Tallon asintió impasiblemente.
— Buenas tardes. Me preguntaba…
—Hágale callar —interrumpió un rubio de hombros muy anchos que llevaba los galones de sargento.
—No se preocupe, sargento —dijo Cherkassky, haciendo señal al joven para que se apartara—. No debemos desalentar al señor Tallon si desea mostrarse comunicativo. Durante los próximos días tendrá que contarnos un montón de cosas.

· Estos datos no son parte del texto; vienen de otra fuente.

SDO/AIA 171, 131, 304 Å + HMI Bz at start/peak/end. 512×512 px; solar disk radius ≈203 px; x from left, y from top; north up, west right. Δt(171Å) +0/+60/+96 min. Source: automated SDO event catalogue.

—Me alegrará contarles todo lo que sé, desde luego —dijo Tallon rápidamente—. ¿De qué serviría tratar de ocultarlo?— ¡Exactamente! —La voz de Cherkassky fue un excitado aullido, que le recordó a Tallon la notoria inestabilidad del hombre-. ¿De qué serviría? Me satisface que lo vea de ese modo. Ahora, señor Tallon, ¿contestará a una pregunta inmediatamente?
— ¿De qué se trata? Sí.
Cherkassky se dirigió hacia la cómoda, moviendo la cabeza sobre el largo cuello como un pavo real a cada paso, y sacó la vacía pistola automática de uno de los cajones.
— ¿Dónde está la munición para esta arma?

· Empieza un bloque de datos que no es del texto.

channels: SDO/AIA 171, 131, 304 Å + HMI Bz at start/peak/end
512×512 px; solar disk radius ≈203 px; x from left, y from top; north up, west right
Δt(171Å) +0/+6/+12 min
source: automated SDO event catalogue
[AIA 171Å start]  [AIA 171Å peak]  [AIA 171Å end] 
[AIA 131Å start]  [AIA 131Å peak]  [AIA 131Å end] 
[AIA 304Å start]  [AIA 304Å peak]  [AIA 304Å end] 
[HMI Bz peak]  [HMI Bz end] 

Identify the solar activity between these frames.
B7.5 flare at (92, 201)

—Allí. La tiré al cubo de la basura.
—Comprendo —dijo Cherkassky, agachándose para recuperar el cargador—. La ocultó usted en el cubo de la basura.
Tallon se removió en su asiento, inquieto. La cosa era demasiado infantil para ser cierta.
—La tiré al cubo de la basura. No la quería. No quería causar problemas —afirmó, sin levantar la voz.
Cherkassky asintió con una sonrisa.
—Eso es lo que yo diría si estuviera en su situación. Sí, es casi lo mejor que podría decir—. Deslizó el cargador en la culata de la pistola y se la entregó al sargento—. No pierda esto, sargento. Es una prueba.
Tallon abrió la boca para hablar, pero volvió a cerrarla bruscamente. El mismo infantilismo de los procedimientos era una parte importante de la técnica. No hay nada más irritante, más frustatorio, que verse obligado a actuar como un adulto mientras todo el mundo a nuestro alrededor se comporta con una malicia juvenil. Pero él lo encajaría todo sin derrumbarse.
Siguió un largo silencio durante el cual Cherkassky le observó atentamente. Tallon permaneció completamente inmóvil, tratando de rechazar las ráfagas de brillantes recuerdos que le asaltaban ocasionalmente, imágenes de Myra llena de vida, con su piel blanca y sus ojos color whisky. Adquirió consciencia de los barrotes del asiento hundiéndose en la parte posterior de sus piernas, y se preguntó si cualquier movimiento por su parte provocaría el impacto múltiple de una pistola-avispa. La mayoría de las autoridades la consideraban como un arma humanitaria, pero Tallon había interceptado en cierta ocasión y accidentalmente una carga entera de los diminutos dardos llenos de droga, y la subsiguiente parálisis le había causado treinta minutos de agonía.